Generating Potent Th1/Tc1 T Cell Adoptive Immunotherapy Doses Using Human IL-12: Harnessing the Immunomodulatory Potential of IL-12 Without the In Vivo-Associated Toxicity

Abstract

Interleukin (IL)-12 is a cytokine originally identified from medium conditioned by an Epstein-Barr virus transformed cell line. IL-12 has been shown to increase IFN-gamma secretion from NK and T cells, significantly enhance cytolytic activity in both of these cell types, and promote the development of Th1/Tc1 immune responses. These properties make IL-12 an attractive candidate for the development of various clinical protocols ranging from the treatment of viral diseases to tumor immunotherapy.
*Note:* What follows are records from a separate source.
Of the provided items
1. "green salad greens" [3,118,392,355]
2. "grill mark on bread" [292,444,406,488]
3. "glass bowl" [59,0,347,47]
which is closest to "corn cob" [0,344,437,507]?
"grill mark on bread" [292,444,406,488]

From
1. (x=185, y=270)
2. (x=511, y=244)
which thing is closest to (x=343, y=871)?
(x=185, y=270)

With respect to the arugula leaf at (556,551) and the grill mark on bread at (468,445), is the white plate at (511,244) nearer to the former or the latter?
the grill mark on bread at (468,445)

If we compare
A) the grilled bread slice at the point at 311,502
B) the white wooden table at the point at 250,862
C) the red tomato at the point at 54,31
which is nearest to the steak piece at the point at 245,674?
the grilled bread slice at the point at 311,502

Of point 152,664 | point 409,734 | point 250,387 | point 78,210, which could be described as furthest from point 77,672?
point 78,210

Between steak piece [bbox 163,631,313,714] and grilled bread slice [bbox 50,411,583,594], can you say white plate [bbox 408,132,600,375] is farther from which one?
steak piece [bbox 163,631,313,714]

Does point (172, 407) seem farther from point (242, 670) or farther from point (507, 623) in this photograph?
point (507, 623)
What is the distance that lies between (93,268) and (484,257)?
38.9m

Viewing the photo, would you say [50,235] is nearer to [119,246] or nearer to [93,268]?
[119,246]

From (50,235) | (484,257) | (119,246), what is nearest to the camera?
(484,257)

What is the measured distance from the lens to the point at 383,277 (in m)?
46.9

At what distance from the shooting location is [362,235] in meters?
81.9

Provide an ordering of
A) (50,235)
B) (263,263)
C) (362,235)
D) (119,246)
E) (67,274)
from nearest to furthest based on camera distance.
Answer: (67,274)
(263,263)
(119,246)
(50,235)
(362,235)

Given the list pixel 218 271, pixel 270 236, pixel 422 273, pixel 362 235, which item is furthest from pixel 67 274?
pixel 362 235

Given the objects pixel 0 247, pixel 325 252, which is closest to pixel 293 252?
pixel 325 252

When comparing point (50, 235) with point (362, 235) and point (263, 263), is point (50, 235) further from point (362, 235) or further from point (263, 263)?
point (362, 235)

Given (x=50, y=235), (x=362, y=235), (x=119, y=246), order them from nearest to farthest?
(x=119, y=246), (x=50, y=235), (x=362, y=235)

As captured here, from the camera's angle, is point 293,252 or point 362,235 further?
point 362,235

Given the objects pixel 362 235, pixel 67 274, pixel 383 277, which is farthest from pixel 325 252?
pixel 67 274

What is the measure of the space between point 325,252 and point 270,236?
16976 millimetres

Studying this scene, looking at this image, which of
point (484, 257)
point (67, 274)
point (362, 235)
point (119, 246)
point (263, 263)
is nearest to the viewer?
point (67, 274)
The initial attempts to use IL-12 in the treatment of tumors demonstrated toxicity at potentially therapeutic doses. To circumvent the toxicity associated with IL-12 administration, the authors have developed an adoptive immunotherapy protocol that uses IL-12 for a brief period during ex vivo T cell activation. They show that IL-12 conditioning may be achieved without altering the growth characteristics of the in vitro expanding T cells. T cells generated in the presence of IL-12 show a shift to a Th1/Tc1 dominant phenotype. The resultant cells are more potent killers in vitro and in vivo as assessed by CTL assays and tumor regression. The ability to harness the potent Th1/Tc1 generating potential of IL-12 while avoiding its associated in vivo toxicity has the potential to benefit a large number of clinical trial protocols using adoptive transfer of T cells specific for tumors, viruses, or intracellular pathogens.